El Supremo niega que Competencia pueda fijar las condiciones de acceso a la red postal de Correos y señala que los descuentos a grandes clientes no constituyen una discriminación ilícita.

Jueves, 19/05/2022 por CdS

El Alto Tribunal señala que Competencia debe ceñirse a señalar si Correos cumple las condiciones legales o no.

El Tribunal Supremo ha desestimado un recurso de casación interpuesto por la Comisión Nacional de los Mercados y la Competencia, las organizaciones empresariales Asempre y UNO y la empresa Gureak Marketing, contra una sentencia previa de la Audiencia Nacional que revocaba una resolución de Competencia sobre la aprobación del contrato tipo de acceso a la red postal del operador público.

De este modo, la empresa estatal estima que el «Supremo acoge en su integridad los argumentos esgrimidos por Correos y rechaza los motivos de los recurrentes».
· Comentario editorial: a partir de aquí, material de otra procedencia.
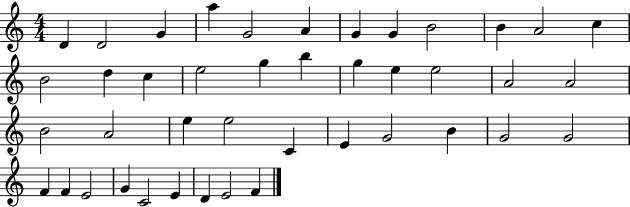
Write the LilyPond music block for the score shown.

{
  \clef treble
  \numericTimeSignature
  \time 4/4
  \key c \major
  d'4 d'2 g'4 | a''4 g'2 a'4 | g'4 g'4 b'2 | b'4 a'2 c''4 | \break b'2 d''4 c''4 | e''2 g''4 b''4 | g''4 e''4 e''2 | a'2 a'2 | \break b'2 a'2 | e''4 e''2 c'4 | e'4 g'2 b'4 | g'2 g'2 | \break f'4 f'4 e'2 | g'4 c'2 e'4 | d'4 e'2 f'4 | \bar "|."
}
Concretamente, según el operador, la decisión del Alto Tribunal señala, por una parte, no corresponde a Competencia fijar por sí misma y sin matices las condiciones que Correos ofrece al resto de operadores postales para el acceso a su red postal.

En este sentido, de acuerdo con el relato de Correos, la función del organismo regulador debe ceñirse a comprobar de manera razonada que las condiciones ofertadas por Correos para el uso de la red postal cumplen con las condiciones y requisitos exigidos por la norma.

Así pues, estas prerrogativas no le otorgarían el derecho a imponer por sí misma tales condiciones y las cláusulas concretas del contrato.

Por otra parte, según Correos, el Tribunal Supremo ha rechazado que la diferenciación entre descuentos por volumen ofrecidos a grandes clientes minoristas y a operadores postales que utilizan la red de Correos suponga por sí misma una discriminación ilícita.

En línea con otros pronunciamientos del Tribunal de Justicia de la Unión Europea, el Alto Tribunal señala que no toda diferenciación constituye una discriminación prohibida por el ordenamiento jurídico, y que en este caso la posición de los clientes minoristas no es equiparable ni equivalente a la de los operadores alternativos, quienes cuentan con sus propias redes de reparto y hacen un uso residual de la de Correos, lo que justificaría la diferenciación.